Hence, xenon vibrates more slowly in the vocal cords when exhaled and produces lowered voice tones (low-frequency-enhanced sounds, but the fundamental frequency or pitch doesn't change), an effect opposite to the high-toned voice produced in helium. Specifically, when the vocal tract is filled with xenon gas, its natural resonant frequency becomes lower than when it's filled with air.
Thus, the low frequencies of the sound wave produced by the same direct vibration of the vocal cords would be enhanced, resulting in a change of the timbre of the sound amplified by the vocal tract. Like helium, xenon does not satisfy the body's need for oxygen, and it is both a simple asphyxia and an anesthetic more powerful than nitrous oxide; consequently, and because xenon is expensive, many universities have prohibited the voice stunt as a general chemistry demonstration.

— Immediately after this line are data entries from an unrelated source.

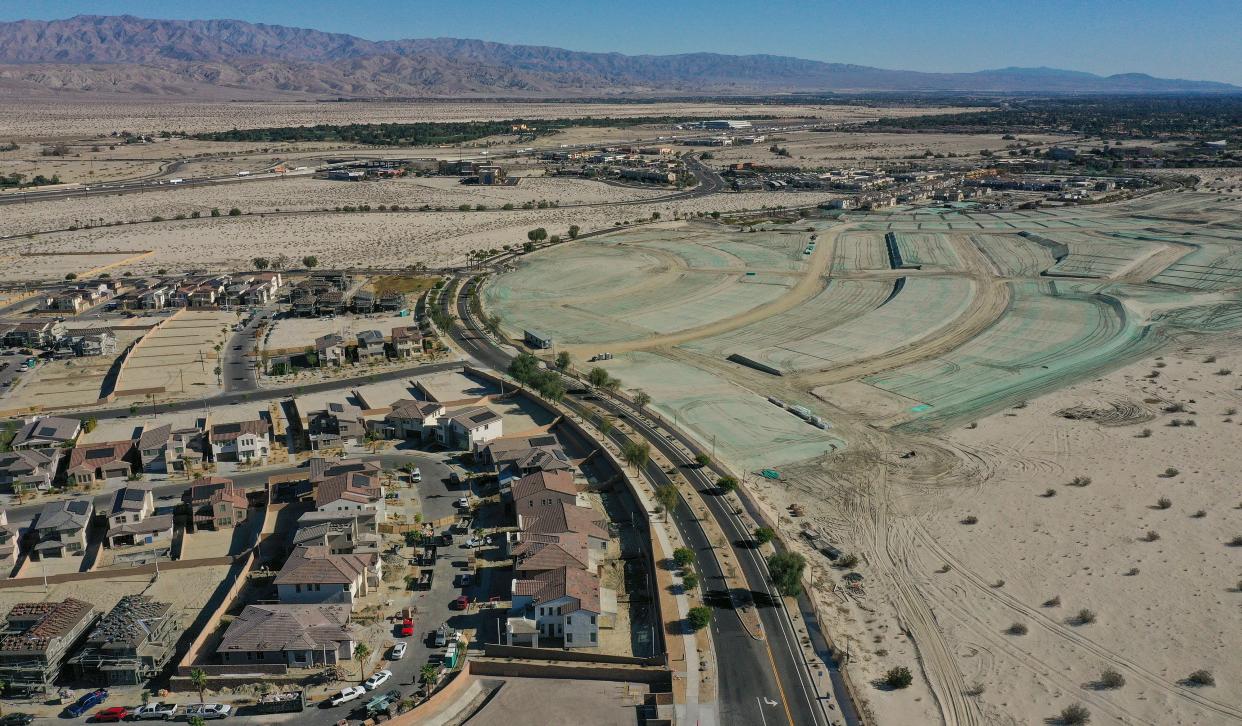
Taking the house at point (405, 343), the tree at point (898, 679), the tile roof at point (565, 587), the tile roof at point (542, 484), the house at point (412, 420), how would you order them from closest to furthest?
the tree at point (898, 679) → the tile roof at point (565, 587) → the tile roof at point (542, 484) → the house at point (412, 420) → the house at point (405, 343)

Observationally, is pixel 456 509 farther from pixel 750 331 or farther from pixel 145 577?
pixel 750 331

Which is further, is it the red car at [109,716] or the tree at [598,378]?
the tree at [598,378]

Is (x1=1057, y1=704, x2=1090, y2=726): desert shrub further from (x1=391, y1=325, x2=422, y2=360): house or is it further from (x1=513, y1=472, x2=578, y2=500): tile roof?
(x1=391, y1=325, x2=422, y2=360): house

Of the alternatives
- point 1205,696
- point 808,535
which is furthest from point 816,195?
point 1205,696

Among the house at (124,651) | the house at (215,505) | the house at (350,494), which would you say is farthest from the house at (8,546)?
the house at (350,494)

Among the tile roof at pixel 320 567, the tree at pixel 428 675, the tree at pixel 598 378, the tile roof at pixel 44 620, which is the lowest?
the tree at pixel 428 675

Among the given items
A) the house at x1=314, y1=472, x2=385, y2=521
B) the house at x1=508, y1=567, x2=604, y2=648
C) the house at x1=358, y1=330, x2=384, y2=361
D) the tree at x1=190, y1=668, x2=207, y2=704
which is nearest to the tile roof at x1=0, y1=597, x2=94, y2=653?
the tree at x1=190, y1=668, x2=207, y2=704

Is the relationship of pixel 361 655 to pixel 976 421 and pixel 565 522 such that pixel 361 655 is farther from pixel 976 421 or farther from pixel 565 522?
pixel 976 421

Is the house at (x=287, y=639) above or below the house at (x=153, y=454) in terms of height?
below

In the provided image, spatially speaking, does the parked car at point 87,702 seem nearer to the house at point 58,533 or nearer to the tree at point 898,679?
the house at point 58,533
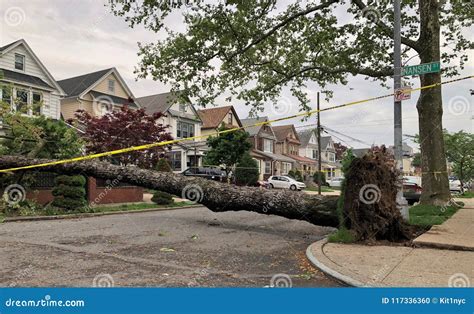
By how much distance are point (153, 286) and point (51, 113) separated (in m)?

The gas sulfur hexafluoride is similar to xenon in molecular weight (146 versus 131), less expensive, and though an asphyxia, not toxic or anesthetic; it is often substituted in these demonstrations. Dense gases such as xenon and sulfur hexafluoride can be breathed safely when mixed with at least 20% oxygen.
Xenon at 80% concentration along with 20% oxygen rapidly produces the unconsciousness of general anesthesia (and has been used for this, as discussed above). Breathing mixes gases of different densities very effectively and rapidly so that heavier gases are purged along with the oxygen, and do not accumulate at the bottom of the lungs.
There is, however, a danger associated with any heavy gas in large quantities: it may sit invisibly in a container, and a person who enters an area filled with an odorless, colorless gas may be asphyxiated without warning. Xenon is rarely used in large enough quantities for this to be a concern, though the potential for danger exists any time a tank or container of xenon is kept in an ventilated space.